* **REQUIRED WORK**
Every record here should be printed again exactly.

[Source data]
================
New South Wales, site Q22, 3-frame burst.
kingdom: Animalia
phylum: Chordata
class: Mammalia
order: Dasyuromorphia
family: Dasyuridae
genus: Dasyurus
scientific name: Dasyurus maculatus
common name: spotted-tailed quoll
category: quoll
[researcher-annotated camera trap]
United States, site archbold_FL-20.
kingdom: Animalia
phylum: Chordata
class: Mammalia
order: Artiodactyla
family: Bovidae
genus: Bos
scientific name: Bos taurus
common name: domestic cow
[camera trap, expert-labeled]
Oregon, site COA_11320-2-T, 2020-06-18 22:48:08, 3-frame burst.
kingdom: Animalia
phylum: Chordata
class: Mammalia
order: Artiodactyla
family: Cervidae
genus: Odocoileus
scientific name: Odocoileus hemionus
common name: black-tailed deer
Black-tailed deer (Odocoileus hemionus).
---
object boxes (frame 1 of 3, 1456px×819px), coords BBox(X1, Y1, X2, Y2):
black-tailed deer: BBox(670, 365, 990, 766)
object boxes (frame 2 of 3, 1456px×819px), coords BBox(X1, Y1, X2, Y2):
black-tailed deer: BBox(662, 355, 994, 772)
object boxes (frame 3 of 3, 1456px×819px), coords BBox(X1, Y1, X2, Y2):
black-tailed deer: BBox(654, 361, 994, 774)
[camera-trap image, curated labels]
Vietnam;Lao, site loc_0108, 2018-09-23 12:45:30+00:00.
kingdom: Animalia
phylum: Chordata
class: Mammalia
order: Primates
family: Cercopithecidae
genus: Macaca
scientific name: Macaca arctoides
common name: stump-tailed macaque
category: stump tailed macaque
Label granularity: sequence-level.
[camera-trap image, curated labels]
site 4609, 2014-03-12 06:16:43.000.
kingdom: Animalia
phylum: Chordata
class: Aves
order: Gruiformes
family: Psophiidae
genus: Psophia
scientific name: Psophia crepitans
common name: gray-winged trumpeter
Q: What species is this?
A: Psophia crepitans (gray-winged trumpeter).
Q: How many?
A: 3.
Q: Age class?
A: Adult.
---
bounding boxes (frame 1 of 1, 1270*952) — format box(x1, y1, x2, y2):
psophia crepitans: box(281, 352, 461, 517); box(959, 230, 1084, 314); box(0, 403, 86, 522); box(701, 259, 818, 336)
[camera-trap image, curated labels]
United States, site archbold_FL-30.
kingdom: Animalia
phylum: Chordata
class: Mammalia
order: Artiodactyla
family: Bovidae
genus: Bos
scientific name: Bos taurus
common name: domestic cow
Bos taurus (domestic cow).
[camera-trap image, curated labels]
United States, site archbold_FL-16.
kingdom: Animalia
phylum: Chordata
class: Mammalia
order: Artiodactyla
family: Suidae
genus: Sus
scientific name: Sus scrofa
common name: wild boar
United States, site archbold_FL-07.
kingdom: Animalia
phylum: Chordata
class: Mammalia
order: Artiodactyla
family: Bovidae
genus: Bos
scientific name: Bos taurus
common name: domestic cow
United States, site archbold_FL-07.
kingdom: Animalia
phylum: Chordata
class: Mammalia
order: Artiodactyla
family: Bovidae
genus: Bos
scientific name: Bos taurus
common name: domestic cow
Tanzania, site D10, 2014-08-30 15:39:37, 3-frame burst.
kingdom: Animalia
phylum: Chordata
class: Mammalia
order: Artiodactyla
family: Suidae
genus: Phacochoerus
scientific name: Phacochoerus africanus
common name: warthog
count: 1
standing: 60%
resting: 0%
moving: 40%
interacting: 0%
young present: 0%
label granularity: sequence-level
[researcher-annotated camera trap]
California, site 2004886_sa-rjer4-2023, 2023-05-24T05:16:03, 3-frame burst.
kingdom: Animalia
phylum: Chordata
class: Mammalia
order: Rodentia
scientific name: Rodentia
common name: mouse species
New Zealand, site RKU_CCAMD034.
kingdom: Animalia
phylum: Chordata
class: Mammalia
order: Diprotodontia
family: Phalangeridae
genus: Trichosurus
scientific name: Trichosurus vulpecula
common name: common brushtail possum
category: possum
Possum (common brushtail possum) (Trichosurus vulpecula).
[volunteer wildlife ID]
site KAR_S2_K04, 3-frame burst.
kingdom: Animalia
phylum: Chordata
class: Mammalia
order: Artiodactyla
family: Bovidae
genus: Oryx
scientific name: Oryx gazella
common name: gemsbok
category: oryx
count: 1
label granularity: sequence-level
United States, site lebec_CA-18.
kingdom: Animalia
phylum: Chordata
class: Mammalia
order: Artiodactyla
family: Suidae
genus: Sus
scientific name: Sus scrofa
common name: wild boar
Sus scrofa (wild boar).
================
* **TASK RESULT**
New South Wales, site Q22, 3-frame burst.
kingdom: Animalia
phylum: Chordata
class: Mammalia
order: Dasyuromorphia
family: Dasyuridae
genus: Dasyurus
scientific name: Dasyurus maculatus
common name: spotted-tailed quoll
category: quoll
[researcher-annotated camera trap]
United States, site archbold_FL-20.
kingdom: Animalia
phylum: Chordata
class: Mammalia
order: Artiodactyla
family: Bovidae
genus: Bos
scientific name: Bos taurus
common name: domestic cow
[camera trap, expert-labeled]
Oregon, site COA_11320-2-T, 2020-06-18 22:48:08, 3-frame burst.
kingdom: Animalia
phylum: Chordata
class: Mammalia
order: Artiodactyla
family: Cervidae
genus: Odocoileus
scientific name: Odocoileus hemionus
common name: black-tailed deer
Black-tailed deer (Odocoileus hemionus).
---
object boxes (frame 1 of 3, 1456px×819px), coords BBox(X1, Y1, X2, Y2):
black-tailed deer: BBox(670, 365, 990, 766)
object boxes (frame 2 of 3, 1456px×819px), coords BBox(X1, Y1, X2, Y2):
black-tailed deer: BBox(662, 355, 994, 772)
object boxes (frame 3 of 3, 1456px×819px), coords BBox(X1, Y1, X2, Y2):
black-tailed deer: BBox(654, 361, 994, 774)
[camera-trap image, curated labels]
Vietnam;Lao, site loc_0108, 2018-09-23 12:45:30+00:00.
kingdom: Animalia
phylum: Chordata
class: Mammalia
order: Primates
family: Cercopithecidae
genus: Macaca
scientific name: Macaca arctoides
common name: stump-tailed macaque
category: stump tailed macaque
Label granularity: sequence-level.
[camera-trap image, curated labels]
site 4609, 2014-03-12 06:16:43.000.
kingdom: Animalia
phylum: Chordata
class: Aves
order: Gruiformes
family: Psophiidae
genus: Psophia
scientific name: Psophia crepitans
common name: gray-winged trumpeter
Q: What species is this?
A: Psophia crepitans (gray-winged trumpeter).
Q: How many?
A: 3.
Q: Age class?
A: Adult.
---
bounding boxes (frame 1 of 1, 1270*952) — format box(x1, y1, x2, y2):
psophia crepitans: box(281, 352, 461, 517); box(959, 230, 1084, 314); box(0, 403, 86, 522); box(701, 259, 818, 336)
[camera-trap image, curated labels]
United States, site archbold_FL-30.
kingdom: Animalia
phylum: Chordata
class: Mammalia
order: Artiodactyla
family: Bovidae
genus: Bos
scientific name: Bos taurus
common name: domestic cow
Bos taurus (domestic cow).
[camera-trap image, curated labels]
United States, site archbold_FL-16.
kingdom: Animalia
phylum: Chordata
class: Mammalia
order: Artiodactyla
family: Suidae
genus: Sus
scientific name: Sus scrofa
common name: wild boar
United States, site archbold_FL-07.
kingdom: Animalia
phylum: Chordata
class: Mammalia
order: Artiodactyla
family: Bovidae
genus: Bos
scientific name: Bos taurus
common name: domestic cow
United States, site archbold_FL-07.
kingdom: Animalia
phylum: Chordata
class: Mammalia
order: Artiodactyla
family: Bovidae
genus: Bos
scientific name: Bos taurus
common name: domestic cow
Tanzania, site D10, 2014-08-30 15:39:37, 3-frame burst.
kingdom: Animalia
phylum: Chordata
class: Mammalia
order: Artiodactyla
family: Suidae
genus: Phacochoerus
scientific name: Phacochoerus africanus
common name: warthog
count: 1
standing: 60%
resting: 0%
moving: 40%
interacting: 0%
young present: 0%
label granularity: sequence-level
[researcher-annotated camera trap]
California, site 2004886_sa-rjer4-2023, 2023-05-24T05:16:03, 3-frame burst.
kingdom: Animalia
phylum: Chordata
class: Mammalia
order: Rodentia
scientific name: Rodentia
common name: mouse species
New Zealand, site RKU_CCAMD034.
kingdom: Animalia
phylum: Chordata
class: Mammalia
order: Diprotodontia
family: Phalangeridae
genus: Trichosurus
scientific name: Trichosurus vulpecula
common name: common brushtail possum
category: possum
Possum (common brushtail possum) (Trichosurus vulpecula).
[volunteer wildlife ID]
site KAR_S2_K04, 3-frame burst.
kingdom: Animalia
phylum: Chordata
class: Mammalia
order: Artiodactyla
family: Bovidae
genus: Oryx
scientific name: Oryx gazella
common name: gemsbok
category: oryx
count: 1
label granularity: sequence-level
United States, site lebec_CA-18.
kingdom: Animalia
phylum: Chordata
class: Mammalia
order: Artiodactyla
family: Suidae
genus: Sus
scientific name: Sus scrofa
common name: wild boar
Sus scrofa (wild boar).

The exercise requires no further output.